An excerpt from an e-mail by Chris C., with responses in blue.
. . . I read your post on Butchvarov's latest paper, and you made clear your argument about the problem with the crucial step in the "idealist" position; then you closed with the assertion that realism has its own set of problems. Granted that that's obviously true, I was wondering if you had a piece, whether a paper or a blog post, that elucidated your positions on 1) Why, although you think ultimately he is wrong, you also think Butch's position is a serious alternative to realism; and 2) Why, despite its problems, you believe realism addresses those problems adequately.
That post ended rather abruptly with the claim, "Metaphysical realism, of course, has its own set of difficulties." I was planning to say a bit more, but decided to quit since the post was already quite long by 'blog' standards.

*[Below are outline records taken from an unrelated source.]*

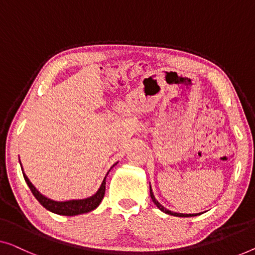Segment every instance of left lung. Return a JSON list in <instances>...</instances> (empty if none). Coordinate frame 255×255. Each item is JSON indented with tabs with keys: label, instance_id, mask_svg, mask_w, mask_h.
I'll return each mask as SVG.
<instances>
[{
	"label": "left lung",
	"instance_id": "obj_1",
	"mask_svg": "<svg viewBox=\"0 0 255 255\" xmlns=\"http://www.w3.org/2000/svg\"><path fill=\"white\" fill-rule=\"evenodd\" d=\"M149 191H150V198H152V200L155 205H156V207L162 210V212L165 213V214H169V215H173V216H178V217H190V216H197V215H200V214H182V213H173L171 210H168L167 208H164L163 206H162L160 202H158L156 199H155L153 192H152V187H149Z\"/></svg>",
	"mask_w": 255,
	"mask_h": 255
}]
</instances>
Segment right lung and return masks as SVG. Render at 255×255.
Listing matches in <instances>:
<instances>
[{"mask_svg": "<svg viewBox=\"0 0 255 255\" xmlns=\"http://www.w3.org/2000/svg\"><path fill=\"white\" fill-rule=\"evenodd\" d=\"M108 173H107L105 179H103L100 189H99V191L94 195H92V197L86 198V199H82V200H69V201H55V200H51V199H48L35 189L34 185L29 182L27 176L25 175L24 172H23V176L25 178V182L27 183L29 190L32 191L33 195H34L36 200H38L46 209L50 210V212H53L55 214H58V215L75 216V215H79V214L92 212V210L97 208L98 206L101 204L102 199L105 197L106 178L107 176H108Z\"/></svg>", "mask_w": 255, "mask_h": 255, "instance_id": "1", "label": "right lung"}]
</instances>
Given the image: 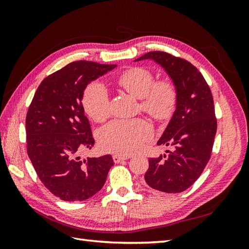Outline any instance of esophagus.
I'll return each mask as SVG.
<instances>
[{"mask_svg": "<svg viewBox=\"0 0 249 249\" xmlns=\"http://www.w3.org/2000/svg\"><path fill=\"white\" fill-rule=\"evenodd\" d=\"M130 158V156L127 157V156H120V155H114L113 156V161H114V163H119V162H122V161H124V160H126V159H129Z\"/></svg>", "mask_w": 249, "mask_h": 249, "instance_id": "1", "label": "esophagus"}]
</instances>
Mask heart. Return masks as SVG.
Wrapping results in <instances>:
<instances>
[{
  "mask_svg": "<svg viewBox=\"0 0 249 249\" xmlns=\"http://www.w3.org/2000/svg\"><path fill=\"white\" fill-rule=\"evenodd\" d=\"M155 80V74L149 70L136 66L120 74L117 83L126 92L140 99L141 109L149 116L166 119L176 108L177 88L167 79ZM83 107L95 122H103L109 116V94L101 82H92L87 86L83 95ZM152 134V126L143 119H115L102 127L99 141L107 152L129 155L137 150Z\"/></svg>",
  "mask_w": 249,
  "mask_h": 249,
  "instance_id": "1",
  "label": "heart"
}]
</instances>
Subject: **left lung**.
Instances as JSON below:
<instances>
[{"mask_svg":"<svg viewBox=\"0 0 249 249\" xmlns=\"http://www.w3.org/2000/svg\"><path fill=\"white\" fill-rule=\"evenodd\" d=\"M152 59L176 85L177 108L158 145L172 152L150 158L145 183L155 190L179 193L194 184L208 164L217 131L213 95L200 71L189 61L168 53L148 52L135 61Z\"/></svg>","mask_w":249,"mask_h":249,"instance_id":"8db88e82","label":"left lung"}]
</instances>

Brevity, after all, is the soul, not only of wit, but of blog. I was going to add something like this:
My aim in criticizing Butchvarov and other broadly Kantian idealists/nonrealists is not to resurrect an Aristotelian or Aristotelian-Thomistic theory of knowledge, as if those gentlemen clearly had the truth, a truth we have somehow, post Descartes, forgotten. My aim is to throw the problems themselves into the starkest relief possible. This is in line with my conception of philosophy as fundamentally aporetic: the problems come first, solutions second, if ever. A philosopher cannot be true to his vocation if he is incapable of inhibiting the very strong natural tendency to want answers, solutions, definite conclusions which he can live by and which will provide 'doxastic security' and legitimation of his way of life. You are not a philosopher if you are out for solutions at all costs. As Leo Strauss points out near the beginning of his essay on Thucydides, and elsewhere, the unum necessarium for the philosopher, the one thing needful, is free inquiry. Inquiry, however, uncovers problems, difficulties, questions, and some of these are reasonably viewed as insolubilia.

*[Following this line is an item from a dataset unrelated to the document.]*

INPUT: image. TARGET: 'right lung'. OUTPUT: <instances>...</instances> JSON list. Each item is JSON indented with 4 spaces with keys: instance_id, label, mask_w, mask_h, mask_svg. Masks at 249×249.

The philosopher, therefore, is necessarily in tension with ideologues and dogmatists who claim to be in possession of the truth. What did Socrates claim to know? That he didn't know. Of course, to be in secure possession of the truth (which implies knowing that one is in secure possession of it) is a superior state to be in than in the state of forever seeking it. Obviously, knowing is better than believing, and seeing face-to-face is better than "seeing through a glass darkly." On the other hand, to think one has the truth when one doesn't is to be in a worse state than the state of seeking it. For example, Muhammad Atta and the boys, thinking they knew the truth, saw their way clear to murdering 3000 people.

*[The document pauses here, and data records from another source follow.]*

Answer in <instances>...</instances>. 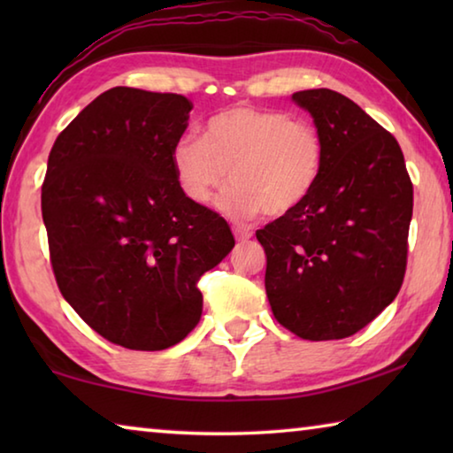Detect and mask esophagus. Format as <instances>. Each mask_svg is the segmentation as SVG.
Segmentation results:
<instances>
[{"label":"esophagus","mask_w":453,"mask_h":453,"mask_svg":"<svg viewBox=\"0 0 453 453\" xmlns=\"http://www.w3.org/2000/svg\"><path fill=\"white\" fill-rule=\"evenodd\" d=\"M234 234H235V240H237V242H242V243L250 242L251 237H254V234H251L250 229H245V227H235V229H234Z\"/></svg>","instance_id":"34e87169"}]
</instances>
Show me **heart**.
<instances>
[{
  "mask_svg": "<svg viewBox=\"0 0 453 453\" xmlns=\"http://www.w3.org/2000/svg\"><path fill=\"white\" fill-rule=\"evenodd\" d=\"M181 194L203 205L229 180L218 208L235 219L262 211L286 218L302 208L324 172L316 127L275 110L235 105L213 116L203 137L183 135L172 148Z\"/></svg>",
  "mask_w": 453,
  "mask_h": 453,
  "instance_id": "1",
  "label": "heart"
}]
</instances>
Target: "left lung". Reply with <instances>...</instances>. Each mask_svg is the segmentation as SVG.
I'll use <instances>...</instances> for the list:
<instances>
[{
    "label": "left lung",
    "instance_id": "8db88e82",
    "mask_svg": "<svg viewBox=\"0 0 453 453\" xmlns=\"http://www.w3.org/2000/svg\"><path fill=\"white\" fill-rule=\"evenodd\" d=\"M324 142V172L300 210L257 229L275 319L311 342L342 340L395 300L408 257L413 188L403 153L349 97L297 91Z\"/></svg>",
    "mask_w": 453,
    "mask_h": 453
}]
</instances>
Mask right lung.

Your first question: How can I believe that Butch's position is untenable while also considering it a serious alternative to realism? Because I hold open the possibility that all extant (and future) positions are untenable. In other words, I take seriously the possibility that the central problems of philosophy are genuine (contra the logical positivists, the later Wittgenstein, and such Freudian-Wittgensteinian epigoni as Morris Lazerowitz), important — what could count as important if problems relating to God and the soul are not important? — but absolutely insoluble by us.
Your second question: How can I believe that metaphysical realism, despite its problems, addresses those problems adequately? Well, I don't believe it addresses them adequately.
I would say your book is pretty much a response to those questions, but what I'm looking for is your understanding of what makes Butch's position so powerful. What I have in mind is something like what [Stanley] Rosen does in The Elusiveness of the Ordinary, where in a couple of essays he makes clear that there is not going to be a way based on analysis or deduction to adjudicate between the Platonic and the Kantian claims – that is, the claims, respectively, that the "Forms" are external and mind-independent and that they are internal and mind-dependent. The final two essays in the aforementioned book are Rosen's attempt to provide a way to tip the scales in favor of Plato, and I have to say I haven't really seen a better way to do it.
I haven't read Rosen's book, but I will soon get hold of it. It will be interesting to see whether he has a compelling rational way of tipping the scales.